À cette première approche s’est opposée une dimension préventive, situant l’intervention des pouvoirs publics avant la survenance d’un dommage qui devrait vraisemblablement avoir lieu dans la mesure où rien ne serait entrepris pour l’empêcher. Dans cette seconde perspective, les menaces sont tangibles, la situation peut rapidement devenir critique et il convient donc de prévenir à temps les conséquences préjudiciables qui pourraient en découler.

Enfin, la fin du XXe siècle fut marquée par le passage d’une science imbue de certitude à une science cultivant le doute et l’incertitude et, partant, sujette à controverses. En ce qui concerne la politique environnementale, la complexité des phénomènes et la compartimentation des savoirs n’a fait que fragiliser la prise de décision, laquelle n’est plus en mesure de s’appuyer sur des vérités solidement étayées. Alors que dans les deux premiers cas de figure les autorités se prémunissent de menaces connues, elles sont désormais confrontées à des menaces à propos desquelles aucune preuve tangible ne permet d’affirmer qu’elles se concrétiseront.

Point d’orgue de cette évolution, le principe de précaution se trouve en bout de chaîne de la gamme de mesures publiques destinées à contrer les dommages écologiques. Non seulement le dommage n’a pas été causé, mais encore l’éventualité de son occurrence n’est pas démontrée de manière irréfutable. Tirant parti du fait que la science n’est plus porteuse de certitudes, le principe de précaution a non seulement fait couler beaucoup d’encre mais a aussi déchaîné des controverses passionnelles.

Pour faire bref, la précaution empêche que l’on retarde l’adoption de mesures de protection de l’environnement en prétextant de la nature encore incertaine des risques incriminés. Inversement, il condamne la précipitation en incitant à retarder l’exécution des projets dont les risques n’auraient pas été suffisamment identifiés1. De fait, on assiste au terme de cette gradation à un véritable changement de paradigme.

Ce principe est rapidement parvenu à occuper une place incontestée dans le droit international et dans le droit communautaire, à tel point qu’il éclipse par la gloire qu’il a acquise bon nombre d’autres principes.

Or, malgré le succès qu’il rencontre dans les sphères juridiques internationales, ses contours ne se laissent pas plus facilement appréhender que ceux des autres principes du droit de l’environnement. Tant la diversité des définitions qui lui ont été données en droit international que les applications qu’il a reçues dans la jurisprudence soulignent l’hétérogénéité de ses facettes.

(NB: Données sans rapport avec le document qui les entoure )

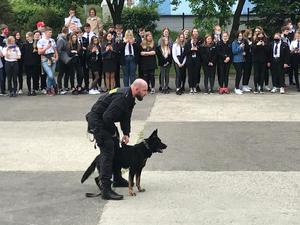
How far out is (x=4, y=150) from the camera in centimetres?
1059

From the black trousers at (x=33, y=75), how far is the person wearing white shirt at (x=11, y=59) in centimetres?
37

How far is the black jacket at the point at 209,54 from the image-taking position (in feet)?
55.1

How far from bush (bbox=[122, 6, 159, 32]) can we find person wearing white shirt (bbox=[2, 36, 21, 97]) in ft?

Ni la doctrine ni la jurisprudence ne sont parvenues à dissiper le mystère qui imprègne son statut juridique. Comment le classer ? Revêt-il les traits propres aux principes généraux du droit ? S’agit-il d’une règle de droit à part entière ? Est-il suffisamment précis pour que l’on puisse en déduire des effets juridiques ou nécessite-t-il l’adoption de règles plus précises ? Quant aux modalités de sa mise en œuvre, elles soulèvent autant de questions. Faut-il conjurer un risque grave, significatif, irréversible, collectif ? L’adoption d’une mesure de précaution requiert-elle un minimum d’indices quant à la consistance du risque soupçonné ou se trouve-t-elle affranchie de tout élément de preuve ? L’incertitude commandant l’action résulte-t-elle d’un manque de données, de l’impossibilité de faire la lumière sur le lien de causalité, de l’ignorance ? Sous quelle forme convient-il d’agir : moratoire, contrôle, surveillance, autorisation ? Et ce pour combien de temps ?

Une rétrospective de l’évolution récente du principe dans le droit de l’Union européenne tout comme dans la sphère internationale peut s’avérer utile.

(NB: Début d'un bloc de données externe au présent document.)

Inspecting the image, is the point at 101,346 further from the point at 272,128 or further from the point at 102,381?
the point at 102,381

Alors qu’il fut consacré en tant que principe général de politique internationale de l’environnement dès 1992 lors de la conférence onusienne de Rio de Janeiro sur l’environnement et le développement, il fallut attendre l’adoption du traité de Maastricht pour que le principe de précaution soit porté sur les fonds baptismaux de l’ordre juridique communautaire et rejoigne de la sorte les autres principes du droit de l’environnement énoncés au paragraphe 2 de  l’article 174  du  Traité  sur la Communauté européenne (devenu par la suite l’article 192, du TFUE2), disposition qui oblige les institutions à fonder leur politique environnementale sur des principes issus du droit international public.

Le TFUE ne définit pas le principe de précaution. Aussi la Cour de justice l’a-t-elle défini comme suit : « Lorsque des incertitudes subsistent quant à l’existence ou à la portée de risques pour la santé des personnes, des mesures de protection peuvent être prises sans avoir à attendre que la réalité et la gravité de ces risques soient pleinement démontrées.3»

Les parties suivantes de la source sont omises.